**DATA FOR ANALYSIS**
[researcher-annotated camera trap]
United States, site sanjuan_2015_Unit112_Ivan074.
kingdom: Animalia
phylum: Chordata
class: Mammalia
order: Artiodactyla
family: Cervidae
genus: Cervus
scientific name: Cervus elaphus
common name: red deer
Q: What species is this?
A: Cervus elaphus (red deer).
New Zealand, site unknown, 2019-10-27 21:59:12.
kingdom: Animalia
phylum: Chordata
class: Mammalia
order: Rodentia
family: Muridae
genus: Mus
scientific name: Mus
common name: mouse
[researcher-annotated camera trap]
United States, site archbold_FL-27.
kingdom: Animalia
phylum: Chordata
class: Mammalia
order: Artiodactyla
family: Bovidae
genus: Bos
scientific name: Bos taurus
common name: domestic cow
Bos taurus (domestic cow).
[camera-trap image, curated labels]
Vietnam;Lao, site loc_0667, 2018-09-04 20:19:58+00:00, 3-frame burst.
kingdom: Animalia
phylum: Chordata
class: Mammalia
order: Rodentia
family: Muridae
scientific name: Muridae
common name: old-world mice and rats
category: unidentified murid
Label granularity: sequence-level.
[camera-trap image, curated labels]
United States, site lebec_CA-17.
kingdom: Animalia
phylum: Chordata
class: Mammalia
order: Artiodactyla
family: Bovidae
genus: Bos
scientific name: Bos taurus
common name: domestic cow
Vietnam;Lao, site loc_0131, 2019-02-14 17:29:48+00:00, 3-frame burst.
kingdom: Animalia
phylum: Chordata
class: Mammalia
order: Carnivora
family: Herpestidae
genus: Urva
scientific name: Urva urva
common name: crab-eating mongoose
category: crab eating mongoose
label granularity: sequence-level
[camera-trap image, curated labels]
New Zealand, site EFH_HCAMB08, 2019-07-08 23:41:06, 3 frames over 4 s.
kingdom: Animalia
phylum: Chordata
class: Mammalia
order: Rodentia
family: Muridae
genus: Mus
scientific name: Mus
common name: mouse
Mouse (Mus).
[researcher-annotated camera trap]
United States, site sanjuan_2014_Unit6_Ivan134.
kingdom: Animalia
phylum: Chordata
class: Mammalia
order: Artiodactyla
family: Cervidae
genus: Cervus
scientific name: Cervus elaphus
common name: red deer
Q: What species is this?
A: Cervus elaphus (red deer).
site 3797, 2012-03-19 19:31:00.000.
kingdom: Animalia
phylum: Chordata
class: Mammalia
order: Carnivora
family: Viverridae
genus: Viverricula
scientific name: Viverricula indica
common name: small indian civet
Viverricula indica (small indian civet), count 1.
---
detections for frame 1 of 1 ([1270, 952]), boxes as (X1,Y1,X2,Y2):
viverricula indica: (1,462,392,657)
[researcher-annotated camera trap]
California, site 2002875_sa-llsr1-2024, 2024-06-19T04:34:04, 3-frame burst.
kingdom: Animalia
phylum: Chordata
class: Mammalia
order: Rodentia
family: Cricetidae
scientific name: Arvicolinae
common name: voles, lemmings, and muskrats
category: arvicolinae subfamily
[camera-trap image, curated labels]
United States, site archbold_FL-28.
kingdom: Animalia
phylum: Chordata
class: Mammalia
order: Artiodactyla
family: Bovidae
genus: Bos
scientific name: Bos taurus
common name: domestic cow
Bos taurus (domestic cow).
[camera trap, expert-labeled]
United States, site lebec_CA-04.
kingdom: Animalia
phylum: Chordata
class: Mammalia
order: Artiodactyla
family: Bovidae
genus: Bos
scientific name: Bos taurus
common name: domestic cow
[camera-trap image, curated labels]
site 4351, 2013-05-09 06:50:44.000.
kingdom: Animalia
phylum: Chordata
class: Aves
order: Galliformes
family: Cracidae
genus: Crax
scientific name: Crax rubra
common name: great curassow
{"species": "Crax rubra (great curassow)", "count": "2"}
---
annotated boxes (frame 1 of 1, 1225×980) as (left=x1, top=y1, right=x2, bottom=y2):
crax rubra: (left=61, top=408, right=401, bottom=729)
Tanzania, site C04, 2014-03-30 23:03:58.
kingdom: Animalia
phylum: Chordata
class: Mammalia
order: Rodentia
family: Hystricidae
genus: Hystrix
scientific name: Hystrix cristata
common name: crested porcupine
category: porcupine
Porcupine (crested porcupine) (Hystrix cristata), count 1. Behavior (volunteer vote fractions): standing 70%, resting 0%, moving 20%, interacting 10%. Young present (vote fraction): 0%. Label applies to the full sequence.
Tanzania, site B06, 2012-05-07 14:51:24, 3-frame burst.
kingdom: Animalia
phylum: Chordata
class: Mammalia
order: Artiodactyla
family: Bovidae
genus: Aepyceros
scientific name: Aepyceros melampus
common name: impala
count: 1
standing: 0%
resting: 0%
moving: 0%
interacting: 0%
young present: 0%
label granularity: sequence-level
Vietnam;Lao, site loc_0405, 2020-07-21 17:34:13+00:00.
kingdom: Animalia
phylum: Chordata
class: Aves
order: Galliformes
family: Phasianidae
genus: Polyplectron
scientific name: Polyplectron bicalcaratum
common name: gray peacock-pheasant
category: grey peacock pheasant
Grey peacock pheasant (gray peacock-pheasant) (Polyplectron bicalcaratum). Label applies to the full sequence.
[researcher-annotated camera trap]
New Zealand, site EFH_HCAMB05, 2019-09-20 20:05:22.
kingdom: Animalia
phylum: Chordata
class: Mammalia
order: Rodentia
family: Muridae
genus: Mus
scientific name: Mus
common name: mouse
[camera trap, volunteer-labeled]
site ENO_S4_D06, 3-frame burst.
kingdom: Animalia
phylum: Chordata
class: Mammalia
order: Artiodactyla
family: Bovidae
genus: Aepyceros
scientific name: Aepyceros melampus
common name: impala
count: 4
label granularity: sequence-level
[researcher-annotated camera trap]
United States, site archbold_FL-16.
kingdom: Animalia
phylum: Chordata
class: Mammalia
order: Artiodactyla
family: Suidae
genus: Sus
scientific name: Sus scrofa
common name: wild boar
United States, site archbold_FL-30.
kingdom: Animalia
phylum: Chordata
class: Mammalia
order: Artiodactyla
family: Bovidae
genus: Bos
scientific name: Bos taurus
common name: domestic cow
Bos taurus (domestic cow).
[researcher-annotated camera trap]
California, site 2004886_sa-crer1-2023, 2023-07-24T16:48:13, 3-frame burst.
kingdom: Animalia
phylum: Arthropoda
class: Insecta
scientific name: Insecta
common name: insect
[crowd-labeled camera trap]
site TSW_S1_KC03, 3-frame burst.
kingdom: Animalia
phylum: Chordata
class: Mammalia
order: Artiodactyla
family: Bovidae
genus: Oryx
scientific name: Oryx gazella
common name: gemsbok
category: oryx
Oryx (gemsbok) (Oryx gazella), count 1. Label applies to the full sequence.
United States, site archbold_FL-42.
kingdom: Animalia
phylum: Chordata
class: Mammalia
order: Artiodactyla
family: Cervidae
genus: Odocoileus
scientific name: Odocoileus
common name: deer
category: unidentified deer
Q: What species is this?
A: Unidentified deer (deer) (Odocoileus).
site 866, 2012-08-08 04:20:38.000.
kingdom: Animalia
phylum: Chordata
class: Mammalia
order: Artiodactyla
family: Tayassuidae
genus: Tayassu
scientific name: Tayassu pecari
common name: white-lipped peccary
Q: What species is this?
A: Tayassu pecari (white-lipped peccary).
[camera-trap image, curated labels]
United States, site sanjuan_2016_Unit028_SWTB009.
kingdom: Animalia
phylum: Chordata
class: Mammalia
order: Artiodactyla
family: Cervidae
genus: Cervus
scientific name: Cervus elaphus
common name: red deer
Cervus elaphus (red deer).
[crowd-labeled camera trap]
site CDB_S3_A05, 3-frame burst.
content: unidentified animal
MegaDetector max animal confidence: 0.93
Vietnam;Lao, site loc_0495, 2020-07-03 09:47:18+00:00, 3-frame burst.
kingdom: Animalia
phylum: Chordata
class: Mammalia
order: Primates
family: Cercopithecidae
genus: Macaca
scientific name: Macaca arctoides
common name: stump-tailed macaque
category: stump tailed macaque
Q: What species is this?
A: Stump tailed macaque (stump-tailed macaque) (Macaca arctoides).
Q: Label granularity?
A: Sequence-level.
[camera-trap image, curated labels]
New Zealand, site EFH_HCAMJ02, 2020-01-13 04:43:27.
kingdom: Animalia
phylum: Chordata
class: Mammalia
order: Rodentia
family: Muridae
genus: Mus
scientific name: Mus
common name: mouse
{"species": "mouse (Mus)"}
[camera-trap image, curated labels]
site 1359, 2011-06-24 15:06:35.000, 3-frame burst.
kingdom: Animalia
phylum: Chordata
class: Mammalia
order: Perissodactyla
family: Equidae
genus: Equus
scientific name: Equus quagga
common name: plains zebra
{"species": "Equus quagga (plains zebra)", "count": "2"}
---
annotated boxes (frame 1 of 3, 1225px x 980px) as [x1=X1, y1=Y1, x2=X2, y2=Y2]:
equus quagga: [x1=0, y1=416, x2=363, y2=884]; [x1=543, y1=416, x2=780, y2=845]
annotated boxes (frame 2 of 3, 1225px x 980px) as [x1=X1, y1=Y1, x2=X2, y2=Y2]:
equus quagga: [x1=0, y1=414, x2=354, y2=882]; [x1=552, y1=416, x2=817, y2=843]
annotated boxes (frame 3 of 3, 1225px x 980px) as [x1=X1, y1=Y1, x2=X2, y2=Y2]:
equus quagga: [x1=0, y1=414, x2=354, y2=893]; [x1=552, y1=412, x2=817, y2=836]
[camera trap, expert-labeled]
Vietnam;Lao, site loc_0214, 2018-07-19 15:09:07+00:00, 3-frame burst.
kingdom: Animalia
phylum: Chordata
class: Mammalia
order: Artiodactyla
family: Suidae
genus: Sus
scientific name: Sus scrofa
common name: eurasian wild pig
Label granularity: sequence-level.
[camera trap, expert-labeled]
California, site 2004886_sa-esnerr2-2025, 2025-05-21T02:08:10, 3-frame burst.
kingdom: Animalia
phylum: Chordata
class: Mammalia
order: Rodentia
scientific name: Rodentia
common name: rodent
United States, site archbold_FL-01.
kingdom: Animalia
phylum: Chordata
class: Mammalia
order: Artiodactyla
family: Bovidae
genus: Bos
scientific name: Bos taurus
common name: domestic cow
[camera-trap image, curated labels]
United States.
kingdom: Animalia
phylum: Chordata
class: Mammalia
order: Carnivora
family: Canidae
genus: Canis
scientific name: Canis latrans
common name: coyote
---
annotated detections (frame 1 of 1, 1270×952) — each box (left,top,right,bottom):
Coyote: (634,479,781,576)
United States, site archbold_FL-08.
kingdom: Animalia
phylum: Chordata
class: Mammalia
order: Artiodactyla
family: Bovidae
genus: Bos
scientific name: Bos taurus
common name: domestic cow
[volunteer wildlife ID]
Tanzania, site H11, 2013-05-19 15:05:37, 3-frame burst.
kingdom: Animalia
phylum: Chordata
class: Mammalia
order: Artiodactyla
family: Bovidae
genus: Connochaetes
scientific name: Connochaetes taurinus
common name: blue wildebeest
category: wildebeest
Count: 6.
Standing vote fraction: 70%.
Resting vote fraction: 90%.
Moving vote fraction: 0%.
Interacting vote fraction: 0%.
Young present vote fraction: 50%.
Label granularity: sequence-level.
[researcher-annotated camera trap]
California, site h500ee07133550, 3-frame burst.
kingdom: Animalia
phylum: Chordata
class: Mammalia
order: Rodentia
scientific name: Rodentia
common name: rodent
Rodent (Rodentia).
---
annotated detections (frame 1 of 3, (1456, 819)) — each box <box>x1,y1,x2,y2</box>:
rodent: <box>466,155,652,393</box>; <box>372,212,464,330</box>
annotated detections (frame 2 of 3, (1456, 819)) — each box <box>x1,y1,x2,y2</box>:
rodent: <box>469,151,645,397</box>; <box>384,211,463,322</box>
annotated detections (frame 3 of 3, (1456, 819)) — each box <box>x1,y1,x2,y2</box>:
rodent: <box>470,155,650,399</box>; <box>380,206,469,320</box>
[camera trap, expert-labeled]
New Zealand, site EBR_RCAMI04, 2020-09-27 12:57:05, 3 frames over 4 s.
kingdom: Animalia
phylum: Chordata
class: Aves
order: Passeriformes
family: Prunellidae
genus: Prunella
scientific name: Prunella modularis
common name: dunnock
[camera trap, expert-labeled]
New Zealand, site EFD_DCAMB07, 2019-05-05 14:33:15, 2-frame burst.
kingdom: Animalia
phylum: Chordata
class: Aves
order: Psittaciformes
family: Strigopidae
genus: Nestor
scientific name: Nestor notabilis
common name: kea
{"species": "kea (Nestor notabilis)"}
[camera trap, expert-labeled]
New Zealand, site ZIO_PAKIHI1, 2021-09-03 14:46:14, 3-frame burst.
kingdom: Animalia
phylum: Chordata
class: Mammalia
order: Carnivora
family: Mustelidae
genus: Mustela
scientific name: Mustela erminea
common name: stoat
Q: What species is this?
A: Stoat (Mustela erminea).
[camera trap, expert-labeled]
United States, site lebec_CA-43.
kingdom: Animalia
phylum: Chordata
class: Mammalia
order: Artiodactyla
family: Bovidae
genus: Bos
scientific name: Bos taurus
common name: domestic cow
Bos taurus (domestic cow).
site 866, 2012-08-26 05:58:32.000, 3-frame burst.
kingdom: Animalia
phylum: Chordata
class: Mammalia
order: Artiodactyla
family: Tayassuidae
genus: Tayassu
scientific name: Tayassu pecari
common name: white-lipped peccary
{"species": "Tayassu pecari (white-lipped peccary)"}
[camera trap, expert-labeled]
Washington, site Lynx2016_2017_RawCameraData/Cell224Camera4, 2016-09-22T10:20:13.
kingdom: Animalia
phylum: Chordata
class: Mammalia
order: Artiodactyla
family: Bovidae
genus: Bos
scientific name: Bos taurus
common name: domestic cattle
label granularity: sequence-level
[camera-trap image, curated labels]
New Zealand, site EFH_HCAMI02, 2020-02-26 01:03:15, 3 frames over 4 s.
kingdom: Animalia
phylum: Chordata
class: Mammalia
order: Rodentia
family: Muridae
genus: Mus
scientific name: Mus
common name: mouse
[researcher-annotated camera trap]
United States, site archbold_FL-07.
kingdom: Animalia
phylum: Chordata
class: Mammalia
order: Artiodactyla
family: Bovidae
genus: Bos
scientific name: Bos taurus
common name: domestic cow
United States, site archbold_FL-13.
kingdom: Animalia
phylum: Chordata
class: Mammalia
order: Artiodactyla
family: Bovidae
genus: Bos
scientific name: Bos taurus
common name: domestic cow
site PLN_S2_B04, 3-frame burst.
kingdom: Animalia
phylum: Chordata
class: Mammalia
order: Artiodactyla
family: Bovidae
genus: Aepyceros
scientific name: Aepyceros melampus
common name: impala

**WORK TO BE COMPLETED**
In the listing above, find the line containing "Vietnam;Lao, site loc_0405, 2020-07-21" and the line containing "common name: gray peacock-pheasant", then quote both, plus every line between them, exactly as written.

**WORKED SOLUTION**
Vietnam;Lao, site loc_0405, 2020-07-21 17:34:13+00:00.
kingdom: Animalia
phylum: Chordata
class: Aves
order: Galliformes
family: Phasianidae
genus: Polyplectron
scientific name: Polyplectron bicalcaratum
common name: gray peacock-pheasant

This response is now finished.